The trailer park was next to a large, nearly vacant field that, after exploration, turned out to be a bonanza for folks who shared my Ho dog gene. The area had been an orchard, and was still full of oranges, grapefruits, kumquats, mangos, practically everything that goes well with rotgut gin! In addition, there was an abandoned chicken coop that still had some chickens (At least until the Ho dog gene guys showed up). We often gathered there on Fridays, after work, and stayed most of the weekend, leaving only for condoms and condiments and ice. I often stayed at Challenger Marine, where I could work on my 1949 Crosley Hotshot car, which required a lot of maintenance. It was a fun little two seater, and had a number of features that “scooped” the auto industry. One was Goodyear Hawley Spot Brakes, the predecessor of today’s disc brakes. Only problem with them was the fact that, during a panic stop, they would deploy, one after another, essentially stopping one corner of the car at a time. It sort of reminded one of a camel lying down, screaming four times.
The only things that drew me back to the trailer park were, one, I had rented part of the trailer to two Eastern Airlines stews, and two, that a GORGEOUS girl had moved in across the street with her family.
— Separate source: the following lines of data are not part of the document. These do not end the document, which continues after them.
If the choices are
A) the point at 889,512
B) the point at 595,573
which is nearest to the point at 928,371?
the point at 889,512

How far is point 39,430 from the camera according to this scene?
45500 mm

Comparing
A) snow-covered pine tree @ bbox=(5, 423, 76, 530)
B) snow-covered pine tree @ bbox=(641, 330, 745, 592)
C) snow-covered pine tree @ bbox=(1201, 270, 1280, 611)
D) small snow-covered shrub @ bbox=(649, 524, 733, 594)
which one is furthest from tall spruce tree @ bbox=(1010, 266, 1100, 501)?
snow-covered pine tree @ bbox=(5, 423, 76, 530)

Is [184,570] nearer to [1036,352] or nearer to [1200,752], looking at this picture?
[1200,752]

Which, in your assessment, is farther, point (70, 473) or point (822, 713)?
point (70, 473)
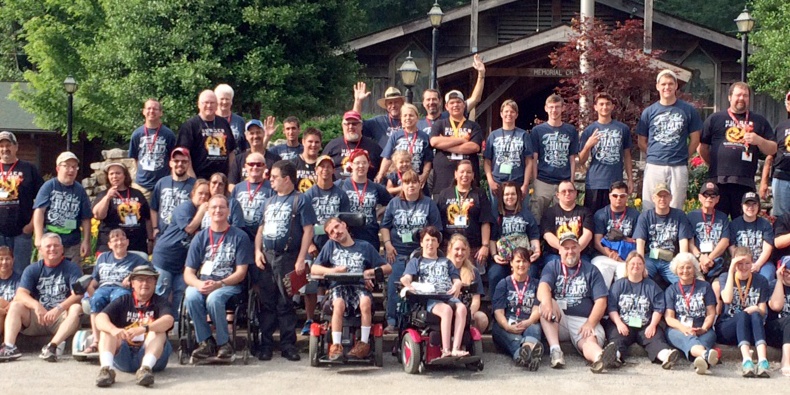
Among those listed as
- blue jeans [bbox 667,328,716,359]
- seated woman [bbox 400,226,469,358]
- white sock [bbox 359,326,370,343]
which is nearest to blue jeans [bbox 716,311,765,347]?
blue jeans [bbox 667,328,716,359]

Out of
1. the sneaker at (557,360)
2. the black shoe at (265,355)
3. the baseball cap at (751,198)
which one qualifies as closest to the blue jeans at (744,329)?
the baseball cap at (751,198)

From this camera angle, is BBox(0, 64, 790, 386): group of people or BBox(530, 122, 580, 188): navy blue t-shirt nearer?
BBox(0, 64, 790, 386): group of people

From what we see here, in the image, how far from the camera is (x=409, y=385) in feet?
26.9

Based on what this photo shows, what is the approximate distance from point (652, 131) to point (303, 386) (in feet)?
14.9

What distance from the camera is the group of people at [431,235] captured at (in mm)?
8852

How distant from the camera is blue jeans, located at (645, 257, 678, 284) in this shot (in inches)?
385

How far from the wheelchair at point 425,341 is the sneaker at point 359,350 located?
0.33 metres

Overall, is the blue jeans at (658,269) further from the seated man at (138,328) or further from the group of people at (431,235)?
the seated man at (138,328)

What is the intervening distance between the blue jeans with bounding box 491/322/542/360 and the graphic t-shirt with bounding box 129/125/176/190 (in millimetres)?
3649

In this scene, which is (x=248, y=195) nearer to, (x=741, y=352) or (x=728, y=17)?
(x=741, y=352)

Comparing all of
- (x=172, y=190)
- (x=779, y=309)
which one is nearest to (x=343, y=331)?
(x=172, y=190)

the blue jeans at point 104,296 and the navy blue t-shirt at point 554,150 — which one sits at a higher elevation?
the navy blue t-shirt at point 554,150

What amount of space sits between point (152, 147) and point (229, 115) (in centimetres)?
88

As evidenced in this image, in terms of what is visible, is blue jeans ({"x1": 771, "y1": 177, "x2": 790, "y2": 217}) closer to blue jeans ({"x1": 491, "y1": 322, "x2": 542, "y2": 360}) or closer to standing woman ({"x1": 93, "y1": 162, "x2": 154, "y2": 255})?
blue jeans ({"x1": 491, "y1": 322, "x2": 542, "y2": 360})
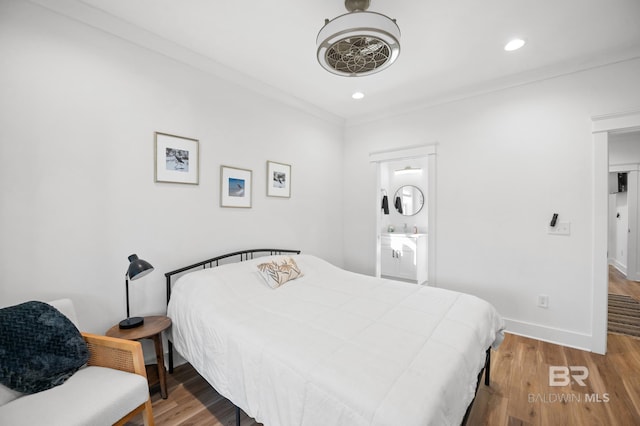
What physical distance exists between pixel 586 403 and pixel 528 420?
0.55 meters

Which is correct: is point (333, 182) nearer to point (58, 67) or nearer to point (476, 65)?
point (476, 65)

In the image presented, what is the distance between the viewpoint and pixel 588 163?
260 cm

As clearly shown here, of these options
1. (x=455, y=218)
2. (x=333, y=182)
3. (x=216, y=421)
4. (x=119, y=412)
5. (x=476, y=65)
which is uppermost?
(x=476, y=65)

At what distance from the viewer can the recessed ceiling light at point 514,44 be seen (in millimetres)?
2311

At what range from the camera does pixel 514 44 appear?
7.71ft

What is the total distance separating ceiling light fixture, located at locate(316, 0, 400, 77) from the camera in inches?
65.2

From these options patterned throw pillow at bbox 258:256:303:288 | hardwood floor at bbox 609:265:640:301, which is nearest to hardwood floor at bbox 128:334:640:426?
patterned throw pillow at bbox 258:256:303:288

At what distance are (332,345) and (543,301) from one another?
8.73ft

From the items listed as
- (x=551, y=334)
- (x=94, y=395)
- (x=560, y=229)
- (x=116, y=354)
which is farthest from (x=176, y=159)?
(x=551, y=334)

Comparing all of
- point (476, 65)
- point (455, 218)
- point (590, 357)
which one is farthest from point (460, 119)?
point (590, 357)

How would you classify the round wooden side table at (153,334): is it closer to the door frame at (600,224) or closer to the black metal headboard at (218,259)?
the black metal headboard at (218,259)

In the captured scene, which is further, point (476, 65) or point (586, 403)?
point (476, 65)

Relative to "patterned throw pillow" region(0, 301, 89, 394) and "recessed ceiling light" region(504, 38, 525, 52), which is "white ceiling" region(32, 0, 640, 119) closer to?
"recessed ceiling light" region(504, 38, 525, 52)

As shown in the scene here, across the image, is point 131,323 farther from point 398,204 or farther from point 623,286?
point 623,286
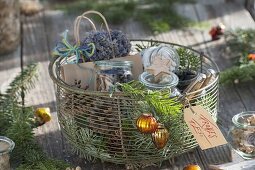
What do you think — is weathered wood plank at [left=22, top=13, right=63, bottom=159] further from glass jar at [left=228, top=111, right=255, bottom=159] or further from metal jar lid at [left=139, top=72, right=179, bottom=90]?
glass jar at [left=228, top=111, right=255, bottom=159]

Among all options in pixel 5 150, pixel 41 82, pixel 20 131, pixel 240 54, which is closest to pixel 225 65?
pixel 240 54

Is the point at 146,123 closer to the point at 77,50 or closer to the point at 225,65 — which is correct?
the point at 77,50

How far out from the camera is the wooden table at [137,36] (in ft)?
6.66

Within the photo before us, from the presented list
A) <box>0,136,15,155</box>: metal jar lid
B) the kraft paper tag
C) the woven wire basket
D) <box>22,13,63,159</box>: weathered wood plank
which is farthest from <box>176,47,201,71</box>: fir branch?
<box>0,136,15,155</box>: metal jar lid

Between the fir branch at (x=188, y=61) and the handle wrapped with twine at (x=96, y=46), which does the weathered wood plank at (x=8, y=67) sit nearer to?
the handle wrapped with twine at (x=96, y=46)

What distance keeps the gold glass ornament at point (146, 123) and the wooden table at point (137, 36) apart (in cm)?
25

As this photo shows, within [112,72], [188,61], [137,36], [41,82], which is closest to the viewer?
[112,72]

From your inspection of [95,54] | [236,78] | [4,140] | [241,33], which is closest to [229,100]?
[236,78]

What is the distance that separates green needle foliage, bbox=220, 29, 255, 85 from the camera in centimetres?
238

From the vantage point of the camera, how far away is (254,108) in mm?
2299

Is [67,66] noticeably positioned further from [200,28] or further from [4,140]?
[200,28]

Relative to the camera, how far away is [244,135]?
1.90 m

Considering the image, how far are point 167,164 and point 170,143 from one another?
143 mm

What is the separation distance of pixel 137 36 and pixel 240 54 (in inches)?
19.3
I was badly smitten by the obvious physical attributes, blond hair, green eyes, exceptionally well proportioned, and had the cutest southern drawl. Maybe 17 or 18 years old. I immediately shifted into Boy Scout mode, cutting their grass when I cut mine, etc. I chatted her up whenever possible, never seeming to engender much favor from her dad, who was a preacher. Next move was to attend her dad’s church, and sing loudly. I had a pretty decent set of pipes, before the thousand gallons of booze, and dreamgirl invited me to sing in the choir, with her. Required some practice together, but heck, I am a giving guy! Finally, after an eon of effort, I was allowed to take her to the movies. There was a theater on 36th Street, near the park, and we rode together in the Hotshot, making a somewhat circuitous route, pointing out the slum highlights. I was actually a bit nervous, never having been this close to a Goddess. I had just gotten a haircut, shaved three times, put on aftershave, new Jeans, shoes, socks, etc. I sort of viewed myself as John Wayne, takin’ a childlike Angie Dickinson to the barn dance. We were ushered (a nice touch in those days) to our row, and had to walk sideways to get to our seats. While we were sidling, I felt a draft in the winky area of my new Jeans. John Wayne needed to zip up! No problem. It was dark, and I waited until I was in front of my seat, still standing. With no one watching, I located the zipper and quickly zipped the ponytail of the girl in front of me into my zipper. When I moved, her head jerked back and she screamed. He boyfriend threw a punch, but he was no match for John Wayne. I kayoed him and ripped off about a third of the girl’s ponytail and beat it out other aisle in search of Angie. No luck. She was not sitting in the Hotshot, waiting. There I was, standing in front of the theatre with a shock of blond hair protruding from my crotch. I guess they didn’t like John Wayne at the park, as they barred me. Well, hell, I went to North Miami and went to work full time for the rest of my life. That girl drove me to drink. I never got the chance to thank her!